A study conducted by Kyoto Prefectural University of Medicine and House Foods Group Inc. found that patients with chronic kidney disease have a reduced ability to avoid highly salty tastes.

 Salt intake increases blood pressure and leads to lifestyle-related diseases such as diabetes, hypertension, and chronic renal failure, so it is important to limit salt intake in order to properly control blood pressure.

 On the other hand, the premise of salt restriction is that ``humans like salt,'' but since humans do not like to drink seawater, it is thought that humans have an aversion to highly salty tastes. Therefore, in this study, we developed a simple research method to quantitatively evaluate the aversion response to high-concentration salty taste by examining the threshold at which the taste changes from "like" to "dislike" for various concentrations of salty taste. Established.

 First, when we conducted a taste test on healthy subjects using this method, the number of subjects who showed an aversion reaction increased as the saltiness concentration increased. However, approximately 37.6% of subjects did not show an aversion response even at the highest salt taste concentration (20%).

 Next, when we conducted a similar taste test on patients with chronic kidney disease, we found that the minimum concentration at which saltiness can be recognized was higher than in healthy subjects, making it difficult for them to perceive salty taste.
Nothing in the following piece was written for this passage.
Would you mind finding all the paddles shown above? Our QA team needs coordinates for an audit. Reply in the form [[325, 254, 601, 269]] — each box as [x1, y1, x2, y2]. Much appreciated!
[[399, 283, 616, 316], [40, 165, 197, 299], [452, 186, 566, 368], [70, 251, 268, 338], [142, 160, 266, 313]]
In addition, about 80% of people did not show an aversion response to salty tastes at a concentration of 20%, indicating that their repellency to high-concentration salty tastes was weakened. In other words, in patients with chronic kidney disease, not only are they unable to accurately perceive salty taste, but their ability to avoid salty foods is impaired, and it is possible that they unconsciously or unconsciously ingest salty foods.

 This study suggested that even if you perceive the taste to be "bland," it may actually have a high salt concentration, and that it is uncertain how to limit salt based on your own taste. On the other hand, if the salty taste aversion response can be enhanced, it is thought that salt reduction behavior can be carried out more efficiently and effortlessly.

 In the future, they will work on identifying factors that attenuate the salty taste repellent response and developing methods to induce the repellent response at lower concentrations.

Paper information:[Kidney International Reports] Aversion to a High Salt Taste is Disturbed in Patients With CKD

Kyoto Prefectural University of Medicine

Acquire rich humanity, professionalism, advanced and specialized knowledge and skills

Kyoto Prefectural University of Medicine is a public medical college that has a history of 1872 years since it was established in 140 (Meiji XNUMX) and boasts an old tradition. Based on the philosophy of "bringing the world's top-level medicine to the region," we are continuously training excellent medical professionals and medical scientists based on the synergies of intelligence, original creativity, and human power.Innovative base […]

University Journal Online Editorial Department

This is the online editorial department of the university journal.